Gun handling is wildly different this time around. It’s more similar to Mafia 3 than the original — you can take cover and pop-out to shoot enemies like Mafia 2. On Classic difficulty, you can still get killed by a single bad guy with a Tommy Gun, and you’ll lose any bullets in your magazine when reloading just like the original.

  • Your weapons can be selected from a wheel, and you can hold one of each type — a handgun, long gun, melee weapon, or throwable.

Melee combat also got a big upgrade. Now you can perform counters when an enemy is about to attack. It isn’t the wild flaming of the original game. There are finishing moves when enemies are almost down.

And there is a fully-fledged sneaking system. You can crouch, and perform stealth kills (or knockouts) when behind an unaware enemy. You can even move bodies to avoid being spotted!

Enemy AI has been completely reworked, so they will take cover, throw molotov cocktails, and detect dead bodies while patrolling.

#3: Health Regen & Classic Difficulty

Health regeneration is a modern convenience, and you’ll find this mechanic in all difficulty levels. Yes, even in Classic Mode. On Classic Mode, you’ll recover about 10% of your health meter if you hide.

It doesn’t fully recover, and it takes a little bit of time, but that 10% is pretty much required if you’re trying to play on Classic. Due to many other changes to how the game works, the game is actually much harder on Classic difficulty.
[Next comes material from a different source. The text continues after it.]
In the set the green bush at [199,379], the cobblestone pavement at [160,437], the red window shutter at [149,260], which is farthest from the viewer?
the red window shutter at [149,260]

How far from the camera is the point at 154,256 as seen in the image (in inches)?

The extra checkpoints are nice, though.

#4: Missions Have Been Altered For A Little More Variety

The missions are story beats are almost identical — most of the dialogue is exactly the same (but with a different cast, we’ll get into that later) — and yet there are still changes to the general mission structure. Some missions have been lengthened, while others are prettied-up versions that are exactly the same.

Here’s one big spoiler-y example. On a mission where you’re ambushed by cops at a farm, you’ll have to fight back waves of enemies instead of slowly fighting through the area. That’s only a small change, but during the escape you’ll have to shoot-it-out with a huge armored police vehicle. That’s totally new, and there are many other small changes to the missions like this.